Motivação e consequências

A atuação nessa área se tornou tão normal que a população local já chama o mercado ilegal de cigarros de “transporte de mercadorias”, como se fosse um ato comum.

Segundo dito no estudo, o ‘cigarreiro’ é visto como um criminoso de baixa ofensividade, principalmente em comparação com traficantes de drogas e armas.

Entre os principais motivos que levam crianças e adolescentes ao contrabando de cigarros são “pais ou parentes que atuam no ramo” (13,3%); “não verem o contrabando como ato ilegal” (11,2%); “margem de lucro” (11,2%); “necessidade de sobrevivência/ajudar em casa” (7,1%).

As consequências do trabalho ilegal, além do crime em si, se refletem no futuro desses jovens. As regiões dominadas pelos crimes registram altos índices de evasão escolar.

Dados do Instituto Nacional de Estudos e Pesquisas Educacionais Anísio Teixeira (Inep) mostram que a evasão escolar nas regiões que fazem fronteira com o Paraguai são mais altas que a média nacional.

Enquanto no Brasil a evasão no ensino médio foi de 8,60 em 2018, em Ponta Porã (MS), o número de crianças que deixaram a escola no ensino médio foi quase o dobro da média nacional, ou 88% maior, chegando a 16,20.

A evasão escolar em Foz de Iguaçu (PR) foi de 9,10 (78% maior que a média nacional). E em Guaíra foi de 9,70 (67% maior que a média nacional).

“O nível de evasão escolar nestas regiões é gritante. Ao conversaremos com professoras de escolas estaduais e municipais, a retórica é a mesma. As crianças são facilmente aliciadas pelo contrabando pela ideia de ganho fácil. Vale ressaltar que as crianças convivem com estes criminosos. A cooptação das crianças ocorre pois elas são muito lucrativas para o contrabando de cigarros”, analisa o autor do estudo.

Punição

Uma das principais formas para amenizar o problema, segundo análise da pesquisa, seria uma mudança no Código Penal. Pela avaliação do pesquisador, hoje, as penas para o contrabando de cigarros são brandas. Vão de um a quatro anos de reclusão e ainda podem ser cumpridas em regime aberto.

“A praticamente inexistente punição dirigida ao menor diante desse ato infracional (medidas socioeducativas), é outro forte estimulador para sua infração. O “transporte de mercadorias” é entendido como uma atividade da cultura local, não sendo percebida como ilegal”, analisa o pesquisador com 22 anos de trabalho em economia do crime.

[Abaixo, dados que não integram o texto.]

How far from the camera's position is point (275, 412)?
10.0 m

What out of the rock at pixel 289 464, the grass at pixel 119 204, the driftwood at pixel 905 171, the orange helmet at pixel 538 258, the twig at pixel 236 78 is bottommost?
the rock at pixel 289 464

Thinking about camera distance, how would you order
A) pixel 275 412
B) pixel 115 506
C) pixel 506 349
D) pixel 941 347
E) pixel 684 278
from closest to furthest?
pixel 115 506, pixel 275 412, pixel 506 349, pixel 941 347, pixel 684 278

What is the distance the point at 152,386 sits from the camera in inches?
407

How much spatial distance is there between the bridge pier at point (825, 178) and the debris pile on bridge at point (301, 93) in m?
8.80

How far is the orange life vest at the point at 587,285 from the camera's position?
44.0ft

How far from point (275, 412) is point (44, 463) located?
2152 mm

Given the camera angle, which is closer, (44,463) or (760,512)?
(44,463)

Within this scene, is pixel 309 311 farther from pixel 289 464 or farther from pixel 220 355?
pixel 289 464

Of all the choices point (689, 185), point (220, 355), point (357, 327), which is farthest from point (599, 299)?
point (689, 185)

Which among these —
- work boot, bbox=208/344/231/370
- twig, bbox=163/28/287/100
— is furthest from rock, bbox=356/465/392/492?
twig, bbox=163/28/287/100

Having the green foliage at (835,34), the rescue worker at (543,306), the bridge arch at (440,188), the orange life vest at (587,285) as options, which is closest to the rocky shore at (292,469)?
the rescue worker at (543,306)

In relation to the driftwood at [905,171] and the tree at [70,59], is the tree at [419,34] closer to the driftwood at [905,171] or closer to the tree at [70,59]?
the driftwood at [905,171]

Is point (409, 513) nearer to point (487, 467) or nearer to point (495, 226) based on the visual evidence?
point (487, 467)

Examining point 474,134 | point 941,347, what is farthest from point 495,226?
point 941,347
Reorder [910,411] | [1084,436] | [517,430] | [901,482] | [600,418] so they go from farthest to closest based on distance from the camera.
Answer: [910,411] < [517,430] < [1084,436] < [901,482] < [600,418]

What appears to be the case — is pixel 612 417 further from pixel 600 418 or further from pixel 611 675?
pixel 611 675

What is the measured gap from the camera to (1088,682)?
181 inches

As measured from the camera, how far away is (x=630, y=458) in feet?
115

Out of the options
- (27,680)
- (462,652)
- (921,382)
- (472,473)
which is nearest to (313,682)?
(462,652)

Sobre medidas a serem tomadas para amenizar o problema, o estudo sugere: melhorar as oportunidades educacionais (24,3%); “as instituições devem fazer políticas para este enfrentamento específico” (16,2%); “emprego ou renda” (14,9%); “políticas específicas de segurança” (10,8%); “atividades culturais, esportivas, artísticas, de lazer etc.” (9,5%); “reforma tributária incidindo no cigarro” (9,5%); “medidas socioeducativas/inclusão e assistência social” (8,1%); “trabalhar as famílias” (6,8%).

Além disso, é destacada no estudo a união de esforços das cidades chamadas “três Marias”: Ciudad del Leste (Paraguai), Puerto Iguazú (Argentina) e Foz do Iguaçu (Brasil). Deve-se implementar políticas para erradicar o trabalho do menor.

“A população das cidades afetadas pelo contrabando precisa também de mais emprego, renda e atividades culturais, esportivas, de lazer etc. Constatamos durante a pesquisa que o contrabando virou uma questão cultural nas três cidades pesquisadas”, completou Pery Shikida.

“O problema não é só brasileiro. A institucionalização de uma rede de proteção deveria ser mais efetiva, o enfrentamento à subcultura delinquente perpassa por uma complexa reestruturação da família, rede escolar, emprego, renda, via políticas públicas que possam maximizar o atendimento das necessidades básicas”, conclui a pesquisa.